By Nick Keppler
12:10 PM EDT, August 28, 2012
Over the last five years, the Town of Woodbridge has paid Fire Marshal Michael Cavanagh for about 2,000 hours he did not work because Cavanagh was unaware that his hours had been increased. Cavanagh moved into the part-time, $37,984-a-year position in 2001. According to the minutes, he was at the 2007 Fire Commission meeting at which his hours were increased from 20 to 28 a week (as he had been requesting). "I guess I was there because the minutes say I was. I have no explanation. It was not intentional," Cavanagh, in echoes of Alberto Gonzales, told the New Haven Register. He also apparently did not think to ask why his pay had been increased by nearly $2,000 a year. It was not discovered Cavanagh was still working 20 hours a week until town officials noticed certain inspections were not being made on schedule. The town also says it can't force him to give back the nearly $10,000 for which he has been overpaid.

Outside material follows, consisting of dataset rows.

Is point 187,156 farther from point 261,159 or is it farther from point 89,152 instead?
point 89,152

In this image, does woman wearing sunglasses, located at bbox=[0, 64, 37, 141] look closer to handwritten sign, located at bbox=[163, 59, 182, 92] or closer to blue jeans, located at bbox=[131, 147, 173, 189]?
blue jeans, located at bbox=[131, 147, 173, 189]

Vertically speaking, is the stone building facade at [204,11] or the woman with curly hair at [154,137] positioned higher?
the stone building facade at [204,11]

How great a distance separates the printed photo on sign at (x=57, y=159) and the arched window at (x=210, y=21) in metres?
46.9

Decked out in a bulletproof vest and helmet, Shunyu Li, a 43-year-old acupuncturist, was spotted wandering around New Haven, where he frightened a group of children by reaching for his waistband (as if he had a gun) and later drove up to a woman and ran his pointer finger along his neck, police told the Register. Li was also allegedly heard proclaiming "You point a gun at me; I shoot you" at no one in particular. Police later confiscated two loaded handguns, a rifle and more than thousand rounds of ammunition from his office and Prius. (At least he was no threat to the environment.)
Christopher Masi of Danbury allegedly shot his neighbor's dog after he caught it having sex with his own pooch. The horny chow mix reportedly scaled a 6-foot fence and crawled through a doggy door to get into Masi's home. Walking in on the canine tryst, Masi, 43, initially shot the canine intruder dog with BB gun, but when the mutt came back for more forbidden love four hours later, he reached for his hunting rifle, police told the Danbury News-Times. After allegedly putting a bullet in the dog, which had to be euthanized, Masi was charged with animal cruelty.
That bites: Apparently not satiated by the food, 23-year-old Jake Sabas attempted to bite an employee of the Stonebridge Restaurant as he was being escorted out of the Milford eatery, police told the Connecticut Post. The same newspaper reports that Brian Keil of West Haven was babysitting his girlfriend's two children when her 5-year-old bit her 8-year-old. Keil, 25, then allegedly bit the younger boy to show him how it felt.
The ex-girlfriend of Elexander Meade was "tagged" in photos of the two of them having sex that he allegedly posted on Facebook. Waterbury police told the Hartford Courant that Meade was bitter over the breakup with the woman (who is the mother of his child) and logged in using her account and posted them, changing her password so she couldn't immediately delete them. Meade, 30, was charged with a fifth-degree computer crime.
Parts of Eastern and Western Boulevards in Glastonbury were closed off due to a motorcycle crash but, hey, Mark Duell had important things to do that day. Duell, 27, reportedly ignored emergency workers and attempted to drive through the area. When a deputy fire chief approached his car, Duell allegedly threw a cup of iced coffee at him, reports the Glastonbury Patch website.
Hell Hath No Fury Like...: After learning that her ex-boyfriend had gotten married, Felicia Langley of Norwalk allegedly barraged his new bride with threatening voicemails and Facebook messages. Langley, 32, eventually broke into their home and made off with $2,000 in jewelry and her $1,200 wedding dress, police told The Hour.
Darien police are on the lookout for a teenage flasher whose MO is to casually skateboard by his victims with his penis hanging out of his shorts. The teen, described as about six feet tall with ear-length brown hair, has twice done the dong-on-wheels routine in the presence of a female walkers in a residential neighborhood, reports the Darien News.
Speaking of penises, "a purple substance was used to draw male genitalia" on the side of a Monroe resident's Nissan Sentra, reports the Monroe Patch website. The substance was not identified but did not wash away with water.
During the course of a domestic dispute, 56-year-old Andrew Casella of Glastonbury allegedly drove his own car into his own house to frighten a woman, police told the Hartford Courant. (Police also say that he had been drinking.)